The Department of the Interior has indicated that upon satisfactory completion of environmental restoration and clearance of unexploded ordnance, the intent is to eventually transfer the lands into trust for Navajo and Zuni upon agreement by the two tribes, Michael Black, director of the Bureau of Indian Affairs, said.

Naize, who is also chairman of the Navajo Fort Wingate Task Force, discussed the Nation’s opposition to a bill introduced in March by U.S. Rep. Steve Pearce, R-N.M. The bill, H.R.

4187, calls for the transfer of approximately 4,950 acres of unused land to the Zuni Tribe, and 907 acres of remediated land to the Navajo Nation. Any future remediated land would be transferred to the tribes in a manner that would ultimately reflect a 50-50 split.

“The introduction of H.R. 4187 has fundamentally changed the nature of this dispute from a disagreement over how best to divide the land to an issue of tribal sovereignty,” Naize said. “If tribal sovereignty means anything, surely it means that where two tribes sit in opposition, barring a truly urgent deadline, those tribes should be allowed to work out their differences between themselves without outside interference.”

The tribes are up against a 2020 deadline to reach an agreement. The introduction of H.R.

4187, which would dictate the terms of that agreement, is now being used to one tribe’s advantage over the other, Naize said.

“A federally imposed solution to a tribal land dispute would be considered, by any reasonable person, an affront to the very notion of tribal sovereignty.”

He cited the Navajo-Hopi Land Settlement Act of 1974 as proof that a federally imposed solution to land disputes is almost never satisfactory and results in massive pain and expense for all the parties.

Naize said the Navajo Nation is willing to have an independent mediator come in to help the tribes work through their differences. “We are dedicated to coming to terms with the Zuni Pueblo. However, we cannot accept a situation where our negotiation is shut down in favor of a federally imposed solution.”

Gov. Quetawki, on the other hand, thanked Pearce for introducing the bill and asked that Congress expand H.R. 4187 so it transfers all 25 of the reuse parcels at Fort Wingate to the two tribes on a 50-50 basis, rather than just the three pending parcels.

Legislation addressing all of the parcels will need to be enacted at some point, he said. “It makes sense to do it in a single piece of legislation, given how difficult it is to get bills through Congress these days.”

Quetawki said Zuni needs to get control over its share of the lands as soon as possible, particularly those that have commercial value, so it can engage in economic development activities to reduce the tribe’s 65 percent unemployment rate. While Zuni has no natural gas pipelines and lacks the kind of electrical transmission and Internet access required for commercial development, Fort Wingate has all of these assets, he said.
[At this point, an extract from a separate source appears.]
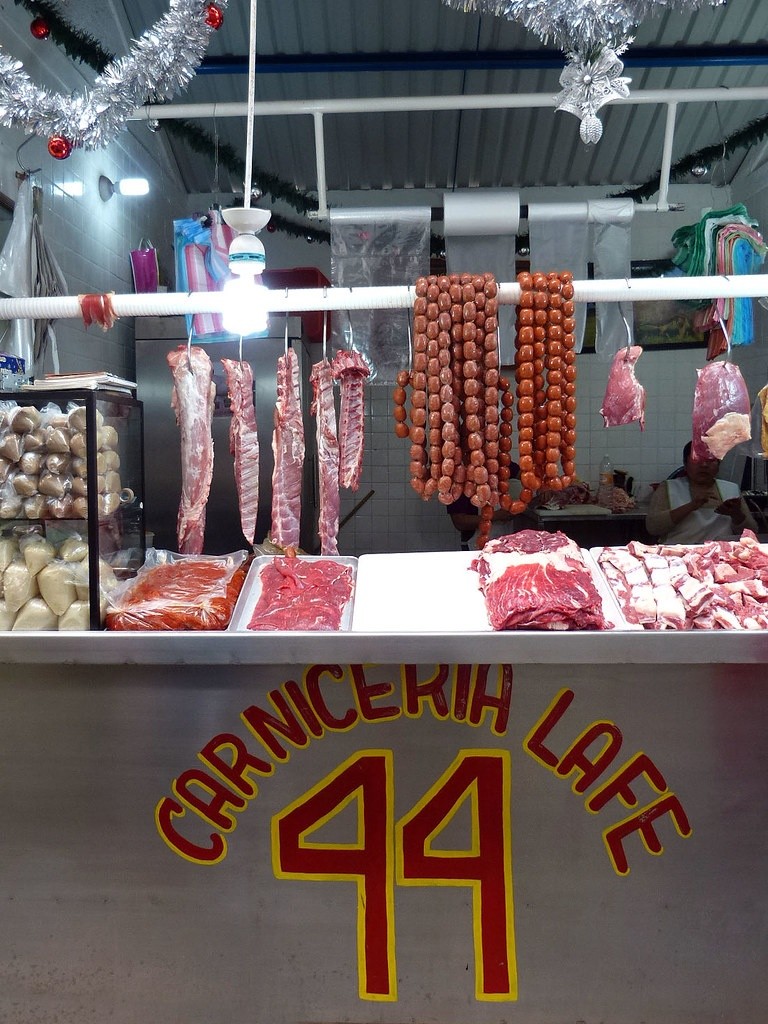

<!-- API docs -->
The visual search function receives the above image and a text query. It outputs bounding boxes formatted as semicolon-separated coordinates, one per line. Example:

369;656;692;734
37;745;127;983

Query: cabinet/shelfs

Interstate Highway 40, the major East-West corridor, passes along Fort Wingate’s northern border and has a direct exit into the fort. Burlington Northern Santa Fe’s major rail line also passes along the northern border and has a rail spur into the fort.

In addition, there is an existing natural gas pipeline and electric transmission lines.

Zuni has offered to divide the lands along the northern border of Fort Wingate equally with the Navajo Nation so both tribes can benefit, he said.

“The Zuni Tribe has spent 15 futile and frustrating years trying to negotiate a fair division of the Fort Wingate parcels with the Navajo Nation. During that period, two Navajo presidents have agreed with us that the only fair division is a 50-50 split and negotiated a good-faith agreement that allowed each tribe to get the parcels most important to it,” Quetawki said.

“However, the Navajo Nation Council killed both of those agreements, variously demanding over the years that Navajo get 100 percent, 90 percent, 75 percent, 65 percent – all without any justification other than that `We are the big Navajo Nation and we can hold the Zuni Tribe hostage by delaying any resolution until Zuni gets so desperate for land at Fort Wingate that Zuni eventually caves in.”’ Despite Zuni’s requests for a meeting, the Navajo MOU Team did not come to Zuni until March 15, and that meeting was the result of pressure brought by Pearce and U.S. Rep. Ben Ray Lujan, Quetawki said. During the meeting he asked Naize whether his committee supported a 50-50 division of the lands.

“His answer was that Navajo was entitled to more than 50 percent. I then adjourned the meeting.”

Since then, Navajo officials have stated in newspaper articles and in letters to congressmen that they have been engaging in constructive dialog with Zuni and that much progress has been made, Quetawki said. “There is simply no truth to those statements. The truth is that since the March 15th meeting broke up, the Zuni Tribe has not received a single communication from the Navajo Nation Fort Wingate MOU Team – not a word. “A Navajo Nation Council member told one of our employees that the Council has no intention of returning to the Fort Wingate issue until after President (Ben) Shelly’s term is up in January 2015,” he said. “Another Navajo official told us that Navajo Nation believes the Zuni Tribe is so desperate to get some of the Fort Wingate lands along I-40 for economic development that if the Navajo Nation Council stalls the negotiations long enough, the Zuni Tribe, out of desperation, will agree to accept less than 50 percent of the lands.”

Quetawki said Zuni believes it is time for Congress to act.

Pearce’s bill would give the tribes six months to negotiate an agreement on how the lands should be divided. If they cannot reach agreement by then, the bill would divide the parcels between the two tribes on a 50-50 basis.

“It would do so using the division of the parcels that Navajo President Ben Shelly and I negotiated last year but which the Navajo Nation Council killed in its continuing effort to overreach,” Quetawki said.

Lujan, D-N.M., ranking member of the subcommittee, asked both tribes if they would be willing to come together at an event sponsored by him to try to work through their differences. They agreed and were given 30 days to draft a proposal to provide to Lujan’s office in preparation for the discussion, according to the Navajo Nation Washington Office.